━━━━━ EXTRAIT ━━━━━

La réaction est mesurée parce qu’on attend les impacts et les mesures précis. Michelin prétend que le projet ne repose pas sur des fermetures de sites et des licenciements. Mais tant que ce ne sera pas écrit noir sur blanc, je n’y croirais pas. Entre dire « le projet ne repose pas sur des fermetures de sites » et s’engager sur le fait qu’il n’y aura aucune fermeture d’usine, ce n’est pas la même chose.
D’autant qu’ils peuvent combiner départs volontaires, pousser les gens à la porte comme ça se voit dans pas mal de boîtes…
C’est ce qu’on craint, oui. Les ruptures conventionnelles sont supposées être faites quand il y a accord entre le salarié et l’entreprise sur la rupture du contrat de travail. Il va nous falloir des garanties : si des salariéEs ont un projet professionnel et veulent quitter l’entreprise, pourquoi pas… mais en ce moment on voit mal qui a un projet professionnel structuré et voudrait quitter l’entreprise du jour au lendemain en dehors de ceux qui partiraient avec des mesures d’âge. On sait que ces dernières mesures sont plébiscitées par le personnel, car on peut comprendre que quelqu’un qui a travaillé pendant toute sa vie derrière une machine veuille partir à la retraite le plus tôt possible.

━━━━━

CONSIGNES:
Renvoie tel quel le passage de l'extrait qui va de « La réaction est » à « la même chose. », ces mots compris. Ne te sers que de l'extrait.

━━━━━ EXTRAIT DE DONNÉES ━━━━━

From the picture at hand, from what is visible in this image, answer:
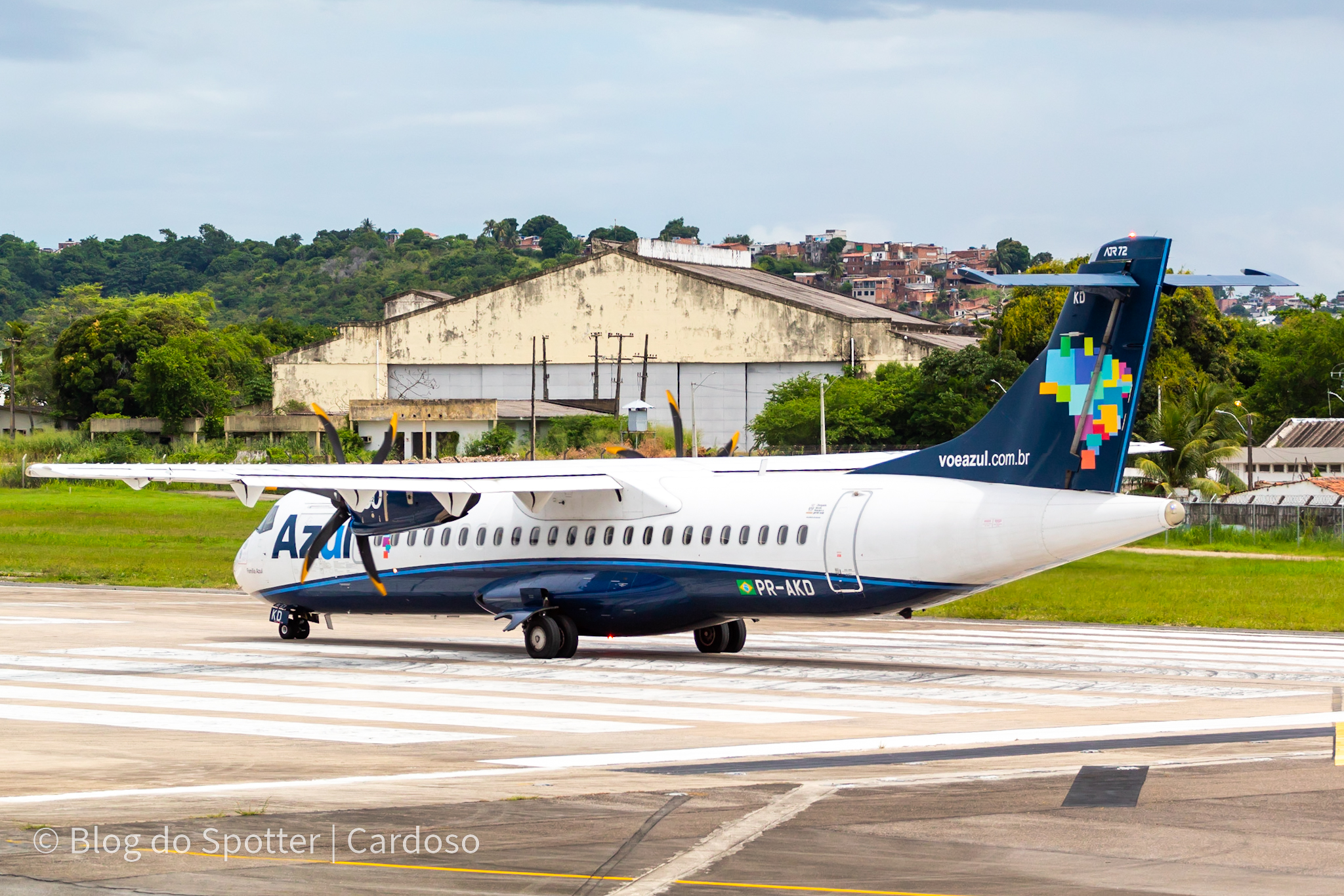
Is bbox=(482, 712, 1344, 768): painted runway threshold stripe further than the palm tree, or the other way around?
the palm tree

━━━━━

TA RÉPONSE:
La réaction est mesurée parce qu’on attend les impacts et les mesures précis. Michelin prétend que le projet ne repose pas sur des fermetures de sites et des licenciements. Mais tant que ce ne sera pas écrit noir sur blanc, je n’y croirais pas. Entre dire « le projet ne repose pas sur des fermetures de sites » et s’engager sur le fait qu’il n’y aura aucune fermeture d’usine, ce n’est pas la même chose.